[What you will do]: The line with "Trinisol II Hotel Benidorm Exterior foto", the line with "hillary plan for president.JPG", and all lines between them in the material below: return these exactly, and no others.

[Source records]:
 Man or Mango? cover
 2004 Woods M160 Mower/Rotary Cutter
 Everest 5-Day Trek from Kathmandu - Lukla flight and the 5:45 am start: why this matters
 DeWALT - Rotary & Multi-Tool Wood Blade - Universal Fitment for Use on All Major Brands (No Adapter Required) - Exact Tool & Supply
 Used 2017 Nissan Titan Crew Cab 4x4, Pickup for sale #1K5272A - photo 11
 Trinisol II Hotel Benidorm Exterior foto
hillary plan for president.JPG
* * *
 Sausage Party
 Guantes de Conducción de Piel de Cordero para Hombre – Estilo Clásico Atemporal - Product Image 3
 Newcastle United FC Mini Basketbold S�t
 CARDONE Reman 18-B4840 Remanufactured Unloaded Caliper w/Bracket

[Written response]:
 Trinisol II Hotel Benidorm Exterior foto
hillary plan for president.JPG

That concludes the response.